Consider $\mathbb{Z}^d$ as a graph with edges connecting each $x, y \in \mathbb{Z}^d$ with $|x-y|=1$. Let $\tau (e)$ be i.i.d random variables assigned to each edge $e$. $\tau (e)$ represents the time required to traverse the edge in in either direction. For $x, y \in \mathbb{Z}^d$, if $x_0 = x, x_1, \dots, x_n = y$ is a path from $x$ to $y$, the travel time along the path is defined as $\tau(x_0, x_1) +\tau(x_1, x_2) + \cdots + \tau(x_{n-1}, x_n)$. Define the passage time from $x$ to $y$ as $t(x,y)=$ the infimum of the travel times over all paths from $x$ to $y$.
Let $X_{m,n} = t(mu, nu)$, where $u=(1,0,\dots,0)\in \mathbb{Z}^d$.
This seems to be one of the famous examples of applications of the subadditive ergodic theorem. I took the description above from Durrett's Probability (See Example 6.5.4).

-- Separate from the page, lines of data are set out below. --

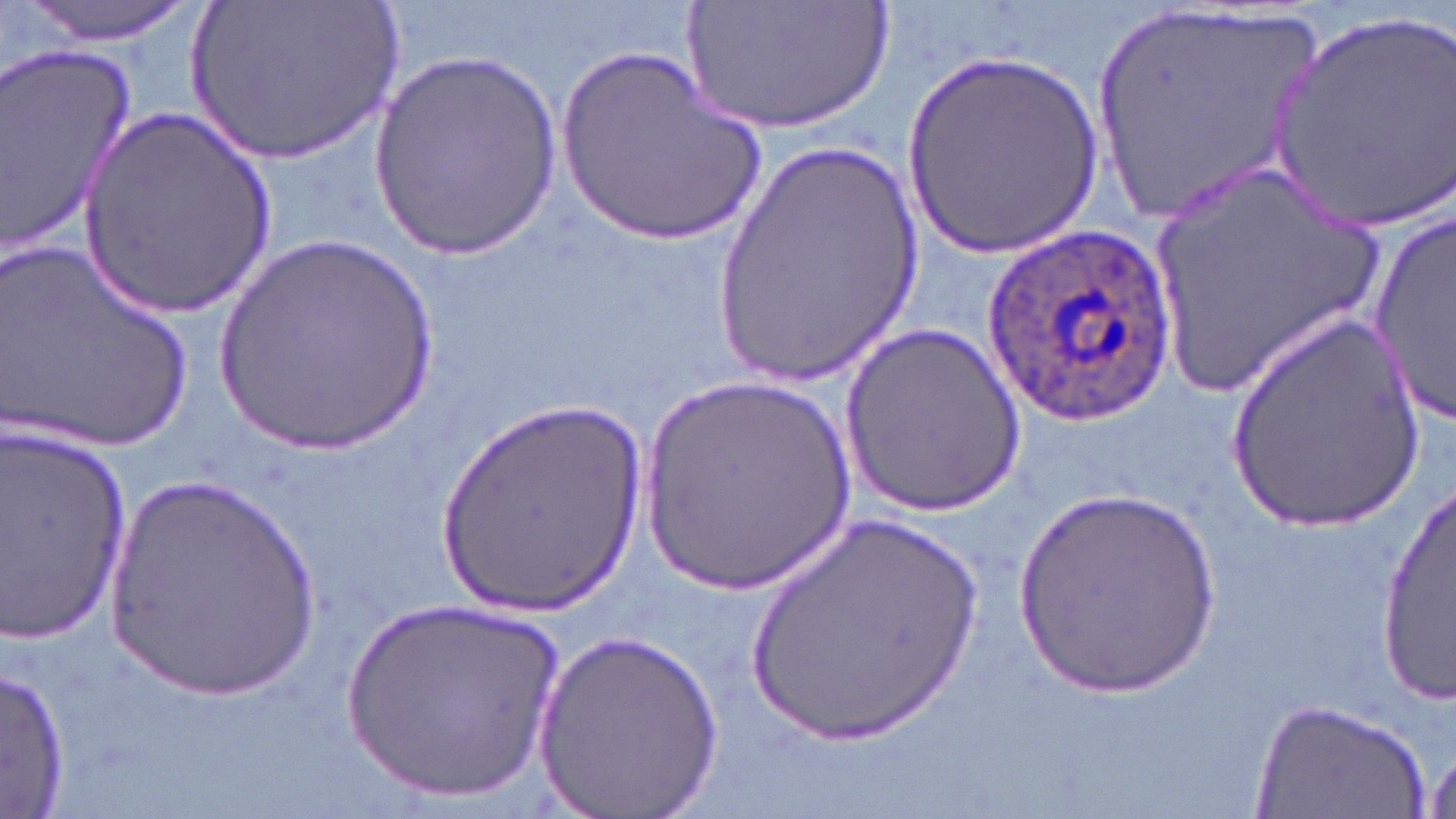
{
  "slide_level_diagnosis": "Plasmodium ovale",
  "stain": "May-Grünwald-Giemsa",
  "magnification": "1000x",
  "plasmodium_ovale_infected_red_blood_cell_locations": "approximate bounding boxes as (x1,y1)-(x2,y2) corner pairs in pixels: (983,224)-(1178,425)",
  "preparation": "thin blood smear",
  "image_size": "1456×819 pixels",
  "field_of_view": "single",
  "modality": "light microscopy",
  "uninfected_red_blood_cell_locations": "approximate bounding boxes as (x1,y1)-(x2,y2) corner pairs in pixels: (15,0)-(201,47), (179,0)-(405,170), (682,0)-(897,140), (1094,7)-(1323,226), (1264,8)-(1455,231), (554,43)-(769,251), (0,45)-(137,255), (370,50)-(562,261), (902,53)-(1102,261), (76,105)-(277,319), (708,136)-(928,385), (1141,158)-(1388,408), (1367,204)-(1455,431), (213,235)-(444,457), (1,241)-(194,454), (1218,307)-(1432,538), (843,323)-(1024,518), (637,376)-(857,598), (430,396)-(648,624), (3,422)-(131,646), (1372,464)-(1454,712), (94,469)-(323,702), (1009,488)-(1221,699), (738,506)-(994,753), (335,591)-(572,802), (535,624)-(725,819), (3,663)-(72,811), (1249,695)-(1434,819)"
}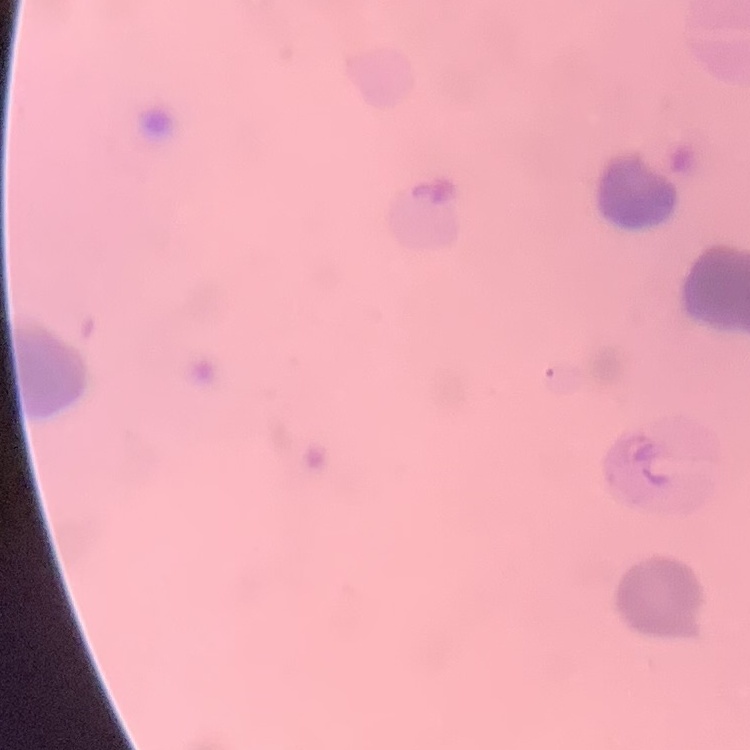
red blood cell morphology = rouleaux formation
image type = one tile cut from a larger photomicrograph
stain = Field's or Giemsa
preparation = thin blood smear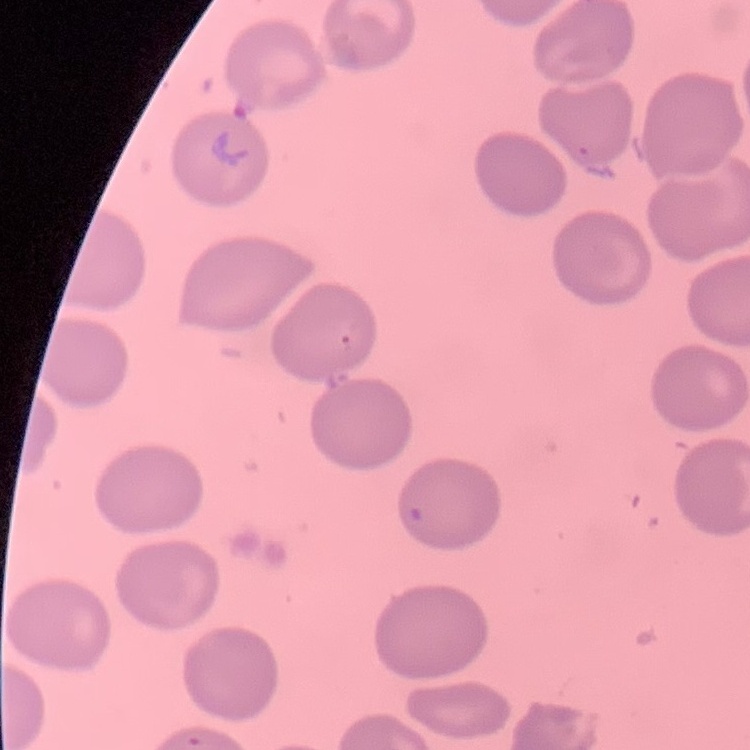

I have no problem understanding why $X_{m,n}$ satisfies conditions of the subadditive ergodic theorem (Liggett's version) except for the following condition, which is critical to show that $X_{0,n}/n$ converges to a constant almost surely.
Condition: $\{X_{nk, (n+1)k}, n\geq 1\}$ is ergodic.
Durrett says it can be reduced to the tail $\sigma$-field of the i.i.d. sequence $\{\tau (e)\}$. I don't see why that is the case. Other literature, such as this, says the ergodicity follows directly from the fact that $\{\tau (e)\}$ is i.i.d. But, still, it doesn't seem trivial to me.
If $X$ can be reduced to the tail $\sigma$-field of $\{\tau (e)\}$ as Durrett says, $X_{m,n}$ should be determined by a part of $\{\tau(e)\}$. However, it doesn't seem obvious to me.
Any assistance or suggestion would be very much appreciated!
Self-resolved:Realized that you can show that $X= \lim_{n\to \infty}X_{0,n}/n$ is constant by showing $X$ is measurable with respect to the tail $\sigma$-field of $\{\tau(e)\}$ instead of showing ergodicity of the sequence $\{X_{nk, (n+1)k}, k\geq 1\}$.